Available records>
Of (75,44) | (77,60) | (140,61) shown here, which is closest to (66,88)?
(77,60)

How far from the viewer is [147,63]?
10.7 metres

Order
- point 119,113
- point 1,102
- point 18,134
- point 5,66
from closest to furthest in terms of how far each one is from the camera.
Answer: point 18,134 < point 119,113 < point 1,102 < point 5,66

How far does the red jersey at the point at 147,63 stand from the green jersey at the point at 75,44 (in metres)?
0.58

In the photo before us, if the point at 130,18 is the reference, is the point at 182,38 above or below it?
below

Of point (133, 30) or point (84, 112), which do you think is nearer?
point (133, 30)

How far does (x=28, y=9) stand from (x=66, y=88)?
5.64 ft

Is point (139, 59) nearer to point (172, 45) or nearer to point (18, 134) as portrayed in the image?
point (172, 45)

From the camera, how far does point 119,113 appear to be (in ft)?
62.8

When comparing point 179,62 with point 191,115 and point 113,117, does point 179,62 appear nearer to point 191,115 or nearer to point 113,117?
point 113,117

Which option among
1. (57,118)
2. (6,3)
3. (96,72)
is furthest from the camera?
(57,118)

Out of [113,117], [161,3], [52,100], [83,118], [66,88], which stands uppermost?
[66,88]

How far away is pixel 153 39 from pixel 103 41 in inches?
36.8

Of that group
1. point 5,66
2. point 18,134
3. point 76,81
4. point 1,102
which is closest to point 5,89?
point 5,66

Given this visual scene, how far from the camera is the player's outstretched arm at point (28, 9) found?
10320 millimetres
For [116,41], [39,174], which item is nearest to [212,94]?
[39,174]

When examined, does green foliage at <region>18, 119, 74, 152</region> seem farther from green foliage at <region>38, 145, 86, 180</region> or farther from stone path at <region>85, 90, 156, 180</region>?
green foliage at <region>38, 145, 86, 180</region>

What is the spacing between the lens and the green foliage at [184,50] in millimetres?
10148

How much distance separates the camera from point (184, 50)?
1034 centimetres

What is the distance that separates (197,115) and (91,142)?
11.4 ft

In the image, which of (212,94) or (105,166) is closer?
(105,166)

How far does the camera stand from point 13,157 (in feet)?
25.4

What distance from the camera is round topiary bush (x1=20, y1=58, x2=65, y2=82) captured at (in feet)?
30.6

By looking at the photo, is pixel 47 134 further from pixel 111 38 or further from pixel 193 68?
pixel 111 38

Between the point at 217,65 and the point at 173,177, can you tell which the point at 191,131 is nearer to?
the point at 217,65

Stated task>
Print the records once more, exactly as they were given.

Reply to the task>
Of (75,44) | (77,60) | (140,61) shown here, which is closest to (66,88)?
(77,60)

How far from the viewer is [147,63]?
10.7 metres

Order
- point 119,113
- point 1,102
- point 18,134
- point 5,66
from closest to furthest in terms of how far each one is from the camera.
Answer: point 18,134 < point 119,113 < point 1,102 < point 5,66

How far does the red jersey at the point at 147,63 stand from the green jersey at the point at 75,44 (in metres)?
0.58

In the photo before us, if the point at 130,18 is the reference, is the point at 182,38 above or below it?
below

Of point (133, 30) or point (84, 112), which do you think is nearer?
point (133, 30)

How far does (x=28, y=9) stand from (x=66, y=88)?
5.64 ft

Is point (139, 59) nearer to point (172, 45) or nearer to point (18, 134) as portrayed in the image?
point (172, 45)

From the camera, how far does point 119,113 appear to be (in ft)?
62.8

When comparing point 179,62 with point 191,115 and point 113,117, does point 179,62 appear nearer to point 191,115 or nearer to point 113,117?
point 113,117

Which option among
1. (57,118)
2. (6,3)
3. (96,72)
is furthest from the camera?
(57,118)

Out of [113,117], [161,3], [52,100], [83,118], [66,88], which stands uppermost?
[66,88]

How far away is pixel 153 39 from pixel 103 41 in inches?
36.8

Of that group
1. point 5,66
2. point 18,134
3. point 76,81
4. point 1,102
which is closest to point 5,89?
point 5,66

Given this visual scene, how far from the camera is the player's outstretched arm at point (28, 9) found?
10320 millimetres
For [116,41], [39,174], which item is nearest to [212,94]?
[39,174]

When examined, does green foliage at <region>18, 119, 74, 152</region> seem farther from green foliage at <region>38, 145, 86, 180</region> or farther from stone path at <region>85, 90, 156, 180</region>?
green foliage at <region>38, 145, 86, 180</region>

What is the spacing between the lens and the green foliage at [184,50] in millimetres?
10148

How much distance separates the camera from point (184, 50)?
1034 centimetres

What is the distance that separates (197,115) and (91,142)?
11.4 ft

In the image, which of (212,94) or (105,166) is closer?
(105,166)

How far does the camera stand from point 13,157 (in feet)?
25.4

What distance from the camera is round topiary bush (x1=20, y1=58, x2=65, y2=82) captured at (in feet)?
30.6

By looking at the photo, is pixel 47 134 further from pixel 111 38 or further from pixel 193 68?
pixel 111 38

Between the point at 217,65 and the point at 173,177, can you tell which the point at 191,131 is nearer to?
the point at 217,65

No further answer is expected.